Southeastern received 25 Class 377 units (the 23 Class 377/5s and 2 Class 377/1s) in recent years, as specified in Department for Transport documents, published in September 2013, relating to the new combined Thameslink, Southern and Great Northern Franchise.

==Refurbishment==
Porterbrook is funding the £55 million five-year Project Aurora programme to refurbish 214 Class 377 Electrostars operated on Southern services. The work started in 2020 and is being done at Selhurst depot. 377 430 was the first unit to be completed in early 2021. Changes include the installation of screens showing live GTR and London Underground service information, the provision of USB and power points, energy-saving LED lighting and a passenger-counting system which will enable GTR to analyse how busy individual services are.

==Aborted proposals==
===Great Northern===
In 2016, 19 of the 23 Class 377/5 units were planned to be transferred to Great Northern, for use on non-stop London-Cambridge services. However, the 29 former Thameslink Class 387/1s were transferred, instead. The Class 377/5s were later transferred to Southeastern, as part of their requirement for additional capacity.

==Fleet details==

Class: Operator; Qty.; Year(s) built; Cars per unit; Notes; Ref.
377/1: Southern; 54; 2002–03; 4; All third-rail routes. 377163 and 377164 transferred from Southeastern to Southern on 15 May 2022, following the retirement of the Class 455s.
Southeastern: 13; Transferred from Southern
377/2: Southern; 15; 2003–04; Dual-voltage units. These are used on Metro routes in South London and occasionally main line workings to the South Coast.
377/3: 28; 2001–02; 3; 3-car units converted from Class 375 Nos. 375311-338 by having their Tightlock couplers replaced by Dellners. Originally used on Coastway services but later moved to London suburban services, being partly replaced by Class 313s, although many have now returned to Coastway workings following the retirement of Class 313s.
377/4: 75; 2004–05; 4; All third-rail routes. 377442 returned back to /4 status Mid July 2021 after spending years as a 377/3.
377/5: Southeastern; 23; 2008–09; Dual-voltage units. All units were transferred from Thameslink to Southeastern during 2016–17 to bolster their existing Class 375 fleet.
377/6: Southern; 26; 2012–13; 5; Used on London suburban routes, extending as far as Dorking and Horsham, as well as Tattenham Corner/Caterham services, splitting and attaching at Purley. Run to Brighton at weekends. Also used on the East/West Coastway during events such as the Eastbourne Airshow.
377/7: 8; 2014; Dual-voltage units. Used on the East Croydon – Watford Junction services, and metro duties shared with the 377/6s. The 8 sets were built as 5 car units with dual voltage configuration, costing circa £60 million in total, and they were delivered during 2014 for service entry in December of that year.
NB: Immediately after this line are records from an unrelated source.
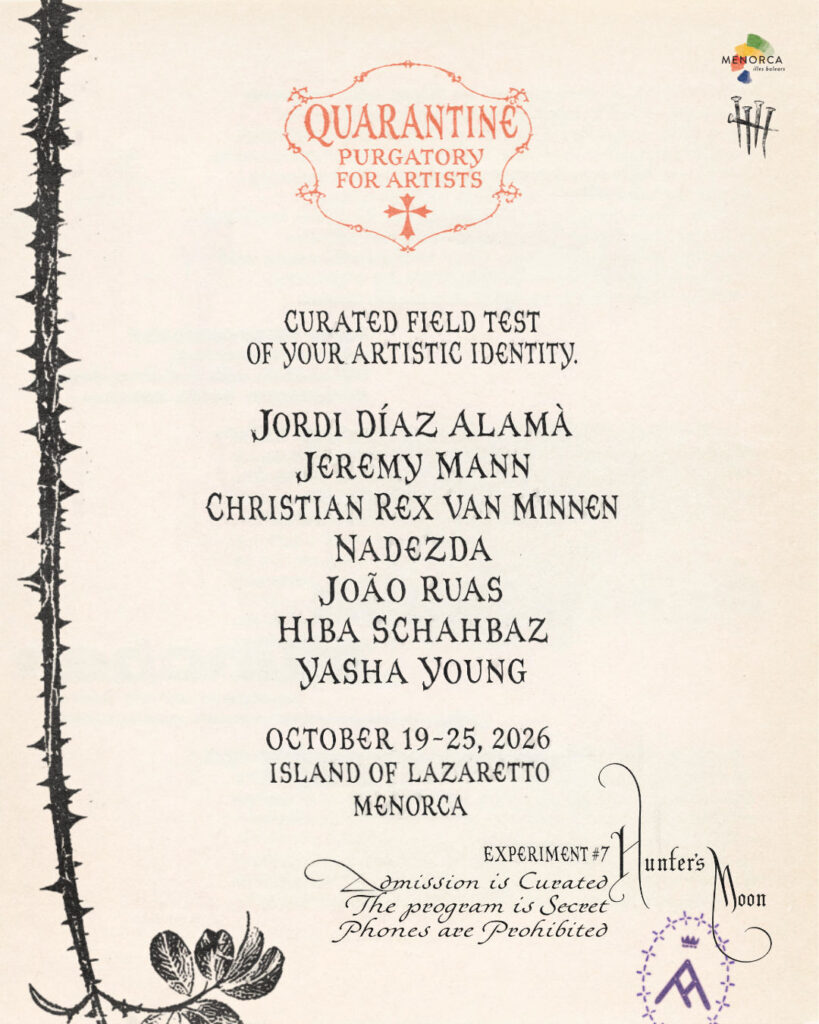 Quarantine-Hunters-Moon-lineup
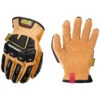 Mechanix Wear Durahide™ M-Pact® Driver F9-360 Cut-Resistant Impact Gloves, Large - LDMP-C75-010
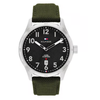 Tommy Hilfiger Black Dial Men's Watch TH1710593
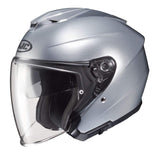 HJC i30 Open-Face Helmet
==Accidents and incidents==
On 28 November 2016, a fire broke out in the MOSL car of 377442 at Eastbourne station, causing damage to the ceiling and interior. The cause was later identified to be faulty wiring within a hand dryer located in the toilet.

On 17 February 2018, 377454 hit a car on a level crossing at Barns Green near . The two occupants of the car died at the scene.

On 8 May 2019, 377142 collided with the buffer stop at London Victoria station.

On 13 December 2024, unit 377426 collided with the buffer stops at London Bridge station. The cause was driver error.